You’d want to find someone that’s done it successfully first. You have big risks for a little reward. 

The contractor finds more problems you have to fix or disclose to buyers.

You’re paying the $10-$15k in closing costs. (On $200k)
what if seller decides not to sell?

What if seller decides to sell for $150k? or less? He owns the property. 
you’re going to have to use licensed, bonded, workers with permits since you don’t own it and plan to sell it  

If it’s worth $100k or more already, then you should just buy it, or someone else should have. 
what if it was only worth $80k? 

you sell for $180k (doing the PERFECT upgrades that double your investment instead of the usual upgrades that only give you your money back. Minus $12k in closing costs. You make $18k. What if you make MAGICAL but not perfect upgrades and make 50% on your upgrades? So now you sell for $155k ($80k plus $75k) minus $10k in closing and you did all the work to lose $5k. 

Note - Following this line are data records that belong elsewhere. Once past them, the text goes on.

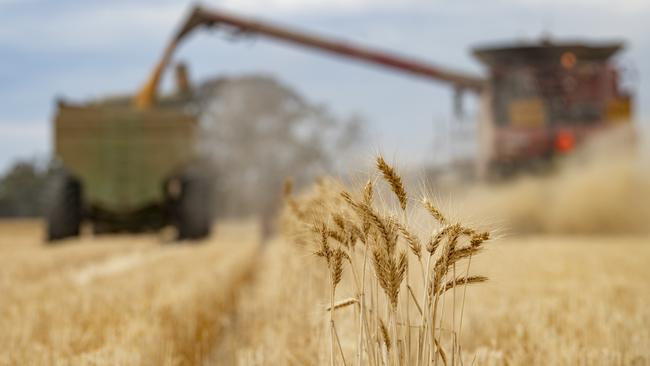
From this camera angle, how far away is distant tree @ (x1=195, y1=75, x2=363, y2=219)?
75.3 feet

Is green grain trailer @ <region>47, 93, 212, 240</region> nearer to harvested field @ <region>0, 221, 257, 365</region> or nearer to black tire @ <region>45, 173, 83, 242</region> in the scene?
black tire @ <region>45, 173, 83, 242</region>

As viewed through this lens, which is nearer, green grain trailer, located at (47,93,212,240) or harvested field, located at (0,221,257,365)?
harvested field, located at (0,221,257,365)

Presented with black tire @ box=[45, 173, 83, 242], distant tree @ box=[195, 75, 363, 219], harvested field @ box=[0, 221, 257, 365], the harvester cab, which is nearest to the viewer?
harvested field @ box=[0, 221, 257, 365]

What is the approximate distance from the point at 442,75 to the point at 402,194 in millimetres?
13797

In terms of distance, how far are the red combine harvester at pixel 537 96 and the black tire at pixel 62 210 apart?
2810mm

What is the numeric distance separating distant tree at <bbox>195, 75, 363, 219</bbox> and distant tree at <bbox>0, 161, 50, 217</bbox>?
7115 mm

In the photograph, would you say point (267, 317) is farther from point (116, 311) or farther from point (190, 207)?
point (190, 207)

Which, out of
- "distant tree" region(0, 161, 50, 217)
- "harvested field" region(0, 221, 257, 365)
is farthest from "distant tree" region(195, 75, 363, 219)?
"harvested field" region(0, 221, 257, 365)

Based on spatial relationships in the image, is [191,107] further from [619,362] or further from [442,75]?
[619,362]

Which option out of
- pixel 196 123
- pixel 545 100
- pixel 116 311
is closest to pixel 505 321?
pixel 116 311

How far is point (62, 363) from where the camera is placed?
2320 mm

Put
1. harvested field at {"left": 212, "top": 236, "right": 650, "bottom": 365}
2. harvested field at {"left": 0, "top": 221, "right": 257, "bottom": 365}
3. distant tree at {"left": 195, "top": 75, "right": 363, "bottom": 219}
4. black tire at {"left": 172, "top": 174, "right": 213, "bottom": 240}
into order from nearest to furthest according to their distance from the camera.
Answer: harvested field at {"left": 212, "top": 236, "right": 650, "bottom": 365}
harvested field at {"left": 0, "top": 221, "right": 257, "bottom": 365}
black tire at {"left": 172, "top": 174, "right": 213, "bottom": 240}
distant tree at {"left": 195, "top": 75, "right": 363, "bottom": 219}

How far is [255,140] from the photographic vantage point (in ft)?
80.6

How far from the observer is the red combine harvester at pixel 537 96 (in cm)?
1338
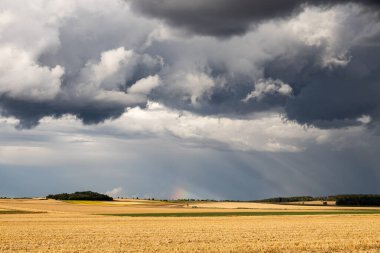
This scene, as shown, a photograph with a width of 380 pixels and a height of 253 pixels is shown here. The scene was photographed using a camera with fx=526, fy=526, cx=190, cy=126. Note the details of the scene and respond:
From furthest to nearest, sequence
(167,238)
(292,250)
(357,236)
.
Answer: (357,236), (167,238), (292,250)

TLDR: get an appraisal and if you’re getting a 20% discount buy it. If you’re not then you’d starting at a loss covering closings costs instead of the seller covering them. And then hoping for perfection. As long as it’s just to test a business case and you’ll be financially ok if you don’t make any money, go for it. If you’re truly in CA make sure it’s legal and get a solid contract from someone who’s been doing it for years.